> **DOCUMENT SECTION**:
BEGIN
A lawyer for Kardashian said the suit’s allegations “lack merit.” Mayweather, Pierce and the project’s founders did not respond to requests for comment.
As crypto prices have crashed, investors have also turned on lower-profile influencers who post sponsored content on social media. Ben Armstrong, a crypto influencer with almost 1 million Twitter followers, runs a YouTube channel where he discusses market trends and talks up his favorite projects. He used to charge startup founders $40,000 for a YouTube interview, but discontinued the service this year after his price sheet was posted publicly by an influential crypto sleuth.
Some of the projects that Armstrong promoted were small-time, experimental crypto ventures that eventually encountered problems. In those cases, he said, he considered himself a victim, too.
“They’re preying on the novice crypto influencer who just got popular and is trying to figure out what they should and shouldn’t be doing,” he said. “It’s hard to go from 12,000 followers to a million in one year and make all the right decisions.”
END
> **MATERIAL PROVIDED**:
BEGIN
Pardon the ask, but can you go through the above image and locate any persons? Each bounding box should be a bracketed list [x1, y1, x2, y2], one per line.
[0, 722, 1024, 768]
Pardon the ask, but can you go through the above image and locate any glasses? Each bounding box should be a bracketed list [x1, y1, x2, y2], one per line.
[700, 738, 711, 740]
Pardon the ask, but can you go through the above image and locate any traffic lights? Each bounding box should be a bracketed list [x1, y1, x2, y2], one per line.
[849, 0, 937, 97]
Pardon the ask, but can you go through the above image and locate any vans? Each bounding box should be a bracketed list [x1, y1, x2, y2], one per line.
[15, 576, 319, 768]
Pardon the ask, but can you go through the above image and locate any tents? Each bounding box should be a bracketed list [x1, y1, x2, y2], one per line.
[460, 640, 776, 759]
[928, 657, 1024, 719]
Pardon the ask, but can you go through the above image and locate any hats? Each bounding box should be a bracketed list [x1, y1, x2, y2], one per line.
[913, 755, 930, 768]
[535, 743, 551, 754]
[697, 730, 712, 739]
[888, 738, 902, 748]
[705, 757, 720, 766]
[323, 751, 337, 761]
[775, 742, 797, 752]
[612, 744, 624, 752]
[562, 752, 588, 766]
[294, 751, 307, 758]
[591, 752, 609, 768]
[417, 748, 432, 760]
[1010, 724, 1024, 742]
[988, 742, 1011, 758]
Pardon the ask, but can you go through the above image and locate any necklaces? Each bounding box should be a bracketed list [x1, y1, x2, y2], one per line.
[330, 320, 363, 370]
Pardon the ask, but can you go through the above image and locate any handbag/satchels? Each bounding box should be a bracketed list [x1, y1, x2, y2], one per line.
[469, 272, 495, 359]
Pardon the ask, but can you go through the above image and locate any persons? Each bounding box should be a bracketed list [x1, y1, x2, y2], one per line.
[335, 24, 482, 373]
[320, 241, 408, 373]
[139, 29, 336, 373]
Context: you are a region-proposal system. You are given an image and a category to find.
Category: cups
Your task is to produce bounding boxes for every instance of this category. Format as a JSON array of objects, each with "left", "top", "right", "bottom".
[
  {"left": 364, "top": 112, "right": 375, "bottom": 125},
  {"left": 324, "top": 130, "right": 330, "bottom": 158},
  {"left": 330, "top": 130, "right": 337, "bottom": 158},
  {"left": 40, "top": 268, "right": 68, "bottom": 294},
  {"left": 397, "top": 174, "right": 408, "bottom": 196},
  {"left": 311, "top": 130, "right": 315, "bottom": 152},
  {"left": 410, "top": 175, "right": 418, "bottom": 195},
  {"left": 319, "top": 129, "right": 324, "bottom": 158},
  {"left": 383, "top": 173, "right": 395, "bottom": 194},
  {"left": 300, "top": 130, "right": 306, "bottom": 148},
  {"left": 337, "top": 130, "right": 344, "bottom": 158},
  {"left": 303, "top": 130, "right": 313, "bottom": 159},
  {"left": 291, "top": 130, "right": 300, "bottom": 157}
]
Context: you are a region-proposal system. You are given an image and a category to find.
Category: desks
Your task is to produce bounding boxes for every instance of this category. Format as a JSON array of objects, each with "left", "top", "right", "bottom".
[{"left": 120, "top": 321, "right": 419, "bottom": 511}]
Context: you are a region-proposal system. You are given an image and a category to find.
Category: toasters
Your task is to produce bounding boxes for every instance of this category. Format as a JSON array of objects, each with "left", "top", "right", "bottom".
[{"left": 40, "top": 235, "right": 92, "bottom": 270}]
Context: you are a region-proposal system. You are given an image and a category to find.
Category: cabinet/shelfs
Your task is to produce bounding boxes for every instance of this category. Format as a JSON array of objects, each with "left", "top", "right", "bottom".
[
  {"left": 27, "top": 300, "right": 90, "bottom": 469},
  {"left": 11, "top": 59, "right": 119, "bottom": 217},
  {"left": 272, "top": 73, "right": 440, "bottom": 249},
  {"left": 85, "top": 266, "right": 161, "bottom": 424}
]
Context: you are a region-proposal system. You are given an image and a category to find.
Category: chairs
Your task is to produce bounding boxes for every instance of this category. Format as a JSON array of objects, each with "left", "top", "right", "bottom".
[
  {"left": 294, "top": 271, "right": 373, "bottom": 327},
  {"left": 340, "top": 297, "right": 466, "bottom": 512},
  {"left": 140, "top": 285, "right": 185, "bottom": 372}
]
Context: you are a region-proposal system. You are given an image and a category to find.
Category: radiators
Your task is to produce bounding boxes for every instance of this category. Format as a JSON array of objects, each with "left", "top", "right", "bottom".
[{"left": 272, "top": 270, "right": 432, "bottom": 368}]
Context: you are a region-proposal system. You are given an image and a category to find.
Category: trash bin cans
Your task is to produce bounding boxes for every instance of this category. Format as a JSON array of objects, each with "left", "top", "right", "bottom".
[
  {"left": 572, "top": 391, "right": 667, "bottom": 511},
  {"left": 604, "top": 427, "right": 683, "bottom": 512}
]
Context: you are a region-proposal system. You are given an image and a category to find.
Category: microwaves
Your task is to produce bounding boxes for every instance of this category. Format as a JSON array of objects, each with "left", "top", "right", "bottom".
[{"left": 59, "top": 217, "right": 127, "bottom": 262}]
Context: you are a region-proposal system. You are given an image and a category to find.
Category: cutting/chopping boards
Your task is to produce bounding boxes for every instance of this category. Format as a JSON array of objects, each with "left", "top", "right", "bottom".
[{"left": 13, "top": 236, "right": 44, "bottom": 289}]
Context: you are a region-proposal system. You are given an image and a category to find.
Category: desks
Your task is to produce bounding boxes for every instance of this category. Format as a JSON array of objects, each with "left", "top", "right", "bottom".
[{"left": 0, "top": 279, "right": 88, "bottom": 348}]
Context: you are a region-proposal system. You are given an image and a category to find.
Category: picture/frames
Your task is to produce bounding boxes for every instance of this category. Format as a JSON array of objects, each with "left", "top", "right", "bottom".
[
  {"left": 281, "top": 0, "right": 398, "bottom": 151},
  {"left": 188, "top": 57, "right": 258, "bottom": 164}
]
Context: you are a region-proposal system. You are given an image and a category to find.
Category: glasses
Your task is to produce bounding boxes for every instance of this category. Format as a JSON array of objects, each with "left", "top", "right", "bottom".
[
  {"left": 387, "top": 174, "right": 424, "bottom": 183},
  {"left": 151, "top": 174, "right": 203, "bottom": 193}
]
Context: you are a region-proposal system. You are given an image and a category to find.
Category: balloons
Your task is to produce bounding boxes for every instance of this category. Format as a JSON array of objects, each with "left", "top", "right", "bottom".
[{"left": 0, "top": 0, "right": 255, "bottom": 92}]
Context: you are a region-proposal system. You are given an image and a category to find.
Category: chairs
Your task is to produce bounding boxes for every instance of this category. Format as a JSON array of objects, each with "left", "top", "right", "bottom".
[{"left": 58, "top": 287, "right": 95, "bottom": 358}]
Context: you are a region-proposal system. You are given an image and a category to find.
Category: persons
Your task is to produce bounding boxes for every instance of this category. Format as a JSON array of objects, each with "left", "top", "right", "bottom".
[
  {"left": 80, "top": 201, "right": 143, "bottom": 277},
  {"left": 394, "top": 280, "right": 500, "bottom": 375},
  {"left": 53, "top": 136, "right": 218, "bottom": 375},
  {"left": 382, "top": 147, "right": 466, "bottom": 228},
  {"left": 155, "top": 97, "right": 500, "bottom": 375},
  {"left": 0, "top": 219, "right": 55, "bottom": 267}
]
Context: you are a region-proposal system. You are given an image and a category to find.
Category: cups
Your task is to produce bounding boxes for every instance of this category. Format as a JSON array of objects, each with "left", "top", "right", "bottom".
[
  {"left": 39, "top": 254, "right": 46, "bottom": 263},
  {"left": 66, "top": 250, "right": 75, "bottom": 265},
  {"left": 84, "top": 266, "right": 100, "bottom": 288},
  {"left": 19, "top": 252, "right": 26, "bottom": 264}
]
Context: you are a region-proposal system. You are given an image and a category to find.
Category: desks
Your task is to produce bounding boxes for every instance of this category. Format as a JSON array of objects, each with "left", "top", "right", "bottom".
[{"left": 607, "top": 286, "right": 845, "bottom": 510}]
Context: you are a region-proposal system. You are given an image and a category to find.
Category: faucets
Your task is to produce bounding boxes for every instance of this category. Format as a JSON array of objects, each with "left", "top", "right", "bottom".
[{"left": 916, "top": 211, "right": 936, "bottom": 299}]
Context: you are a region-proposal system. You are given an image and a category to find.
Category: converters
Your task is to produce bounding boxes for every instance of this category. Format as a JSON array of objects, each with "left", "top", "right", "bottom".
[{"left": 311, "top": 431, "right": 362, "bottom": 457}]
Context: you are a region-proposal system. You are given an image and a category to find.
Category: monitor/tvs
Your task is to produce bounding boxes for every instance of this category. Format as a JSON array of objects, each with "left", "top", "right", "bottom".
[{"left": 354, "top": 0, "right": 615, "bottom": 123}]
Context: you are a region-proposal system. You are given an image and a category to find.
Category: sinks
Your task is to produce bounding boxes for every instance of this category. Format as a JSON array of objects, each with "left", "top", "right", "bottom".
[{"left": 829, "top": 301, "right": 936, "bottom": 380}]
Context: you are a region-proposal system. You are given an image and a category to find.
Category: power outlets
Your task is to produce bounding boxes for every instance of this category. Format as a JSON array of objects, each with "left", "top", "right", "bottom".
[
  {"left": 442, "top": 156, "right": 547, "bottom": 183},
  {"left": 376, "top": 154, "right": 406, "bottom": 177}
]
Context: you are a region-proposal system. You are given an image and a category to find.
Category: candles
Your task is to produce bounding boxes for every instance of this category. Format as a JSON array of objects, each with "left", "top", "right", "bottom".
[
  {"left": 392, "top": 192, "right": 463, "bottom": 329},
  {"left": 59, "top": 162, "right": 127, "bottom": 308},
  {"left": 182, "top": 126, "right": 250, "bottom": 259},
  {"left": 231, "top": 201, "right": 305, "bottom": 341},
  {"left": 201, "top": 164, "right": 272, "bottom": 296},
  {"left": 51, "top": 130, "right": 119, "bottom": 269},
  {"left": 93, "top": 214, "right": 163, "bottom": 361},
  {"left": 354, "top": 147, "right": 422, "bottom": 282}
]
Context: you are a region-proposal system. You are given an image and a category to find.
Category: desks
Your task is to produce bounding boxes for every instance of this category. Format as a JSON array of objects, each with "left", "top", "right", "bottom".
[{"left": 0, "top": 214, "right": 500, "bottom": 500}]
END
> **WORK INSTRUCTION**:
Write out the passage on crypto influencers above word for word, starting with "As crypto prices" and going on through "influential crypto sleuth.".

> **ANSWER SECTION**:
As crypto prices have crashed, investors have also turned on lower-profile influencers who post sponsored content on social media. Ben Armstrong, a crypto influencer with almost 1 million Twitter followers, runs a YouTube channel where he discusses market trends and talks up his favorite projects. He used to charge startup founders $40,000 for a YouTube interview, but discontinued the service this year after his price sheet was posted publicly by an influential crypto sleuth.